Realist theory argues that international security is best achieved through the action of Great Powers which can create regional power balances in unstable regions across the globe, by force or by “geostrategic mediation” (‘diplomacy’).[53] Henry Kissinger, former US Secretary of State in the early 1970s, was a powerful advocate of such an approach to conflict resolution.[54] The Sinai I (1974), and Sinai II (September 1975), ceasefire agreements which lay the foundations for Camp David Accords (September 1978) and then the Egypt-Israel Peace Treaty (1979) were examples of settlements based on power politics.[55]

Presidents of the United States of America such as Jimmy Carter, Ronald Reagan, George Bush Snr., Bill Clinton, and George Bush Jnr, and their respective Secretaries of State have used “American muscle”[56] or power-based approaches to resolving conflict. Such mediatory actions may include nonviolent coercive approaches like tying action to aid, such as military aid.
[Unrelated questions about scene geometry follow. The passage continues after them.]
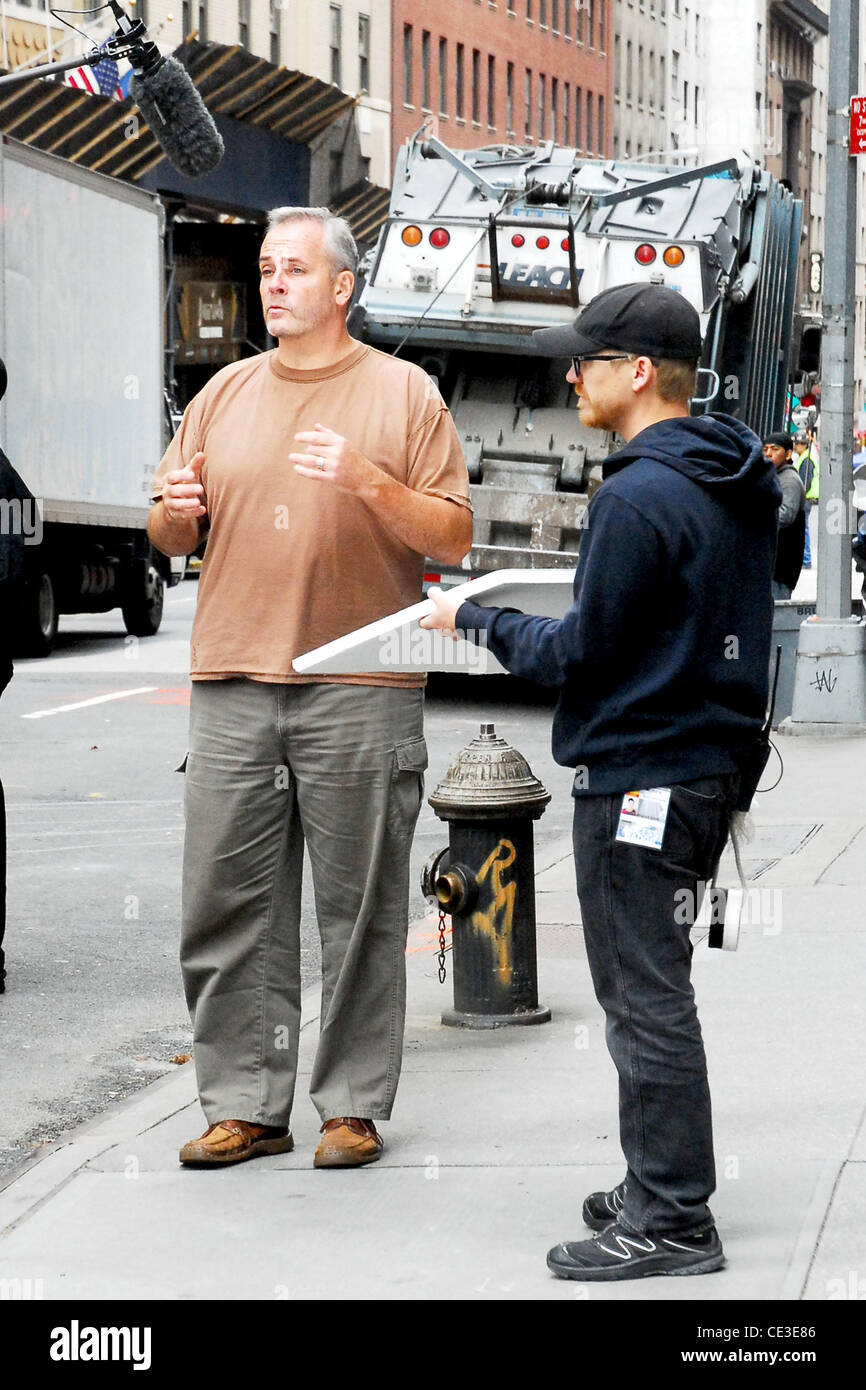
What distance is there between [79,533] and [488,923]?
1436cm

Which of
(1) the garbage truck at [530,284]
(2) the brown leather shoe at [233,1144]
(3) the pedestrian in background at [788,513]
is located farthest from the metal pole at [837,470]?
(2) the brown leather shoe at [233,1144]

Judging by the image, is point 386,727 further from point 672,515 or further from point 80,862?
point 80,862

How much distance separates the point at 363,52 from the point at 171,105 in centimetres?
3597

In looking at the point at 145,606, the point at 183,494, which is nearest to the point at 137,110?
the point at 145,606

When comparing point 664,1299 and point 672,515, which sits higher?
point 672,515

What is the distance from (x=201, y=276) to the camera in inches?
1368

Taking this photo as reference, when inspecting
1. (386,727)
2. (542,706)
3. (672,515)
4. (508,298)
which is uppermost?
(508,298)

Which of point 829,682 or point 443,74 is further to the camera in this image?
point 443,74

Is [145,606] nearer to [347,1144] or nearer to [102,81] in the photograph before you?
[102,81]

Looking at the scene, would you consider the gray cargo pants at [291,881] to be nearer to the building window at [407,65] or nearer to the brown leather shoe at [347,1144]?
the brown leather shoe at [347,1144]

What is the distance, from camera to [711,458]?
428cm

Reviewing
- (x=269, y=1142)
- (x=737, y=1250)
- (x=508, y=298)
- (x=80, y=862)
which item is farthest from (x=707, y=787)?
(x=508, y=298)

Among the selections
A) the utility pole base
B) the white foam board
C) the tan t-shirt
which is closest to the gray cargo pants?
the tan t-shirt

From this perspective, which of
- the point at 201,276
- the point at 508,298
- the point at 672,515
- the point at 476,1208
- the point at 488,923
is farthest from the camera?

For example, the United States’ action in the “spring of 1975 to freeze an Israeli request for $3,000 million in military aid was meant to induce Israel to accept an interim agreement with Egypt”.[57]

Realist theory, is slowly being questioned by international relations scholars. Deiniol Jones, argues that realism as a “moral and political commitment,” is flawed due to its “overemphasis on states as an end in themselves and not society; [its] narrow perspective of power”[58] and its overly “pessimistic” view of human nature[59]. As discussed in chapter two, power and its relationship with the attainment of fundamental needs, is argued to be self-sustaining within a cooperation-based system. The self-centred, competitive-blinkered, Hobbesian or Realism approach, grounded in the belief of international anarchy needs to remember that “humans evolved with a desire to belong, not to compete”.[60]

Conflict manipulation

Included within the realist approach this author would suggest is conflict manipulation which is a deceitful method of settling a conflict. Conflict manipulation, is a public relations exercise approach to diplomacy, where there is an appearance of a conflict resolution process whilst in reality, dialogue is only engaged to ‘buy-time’ and increase bargaining power.[61] This is a short term approach to conflict resolution. Once the manipulated party discovers the deceit, they may retaliate or, at the very least, re-activate the dispute, thus undoing any progress achieved.[62]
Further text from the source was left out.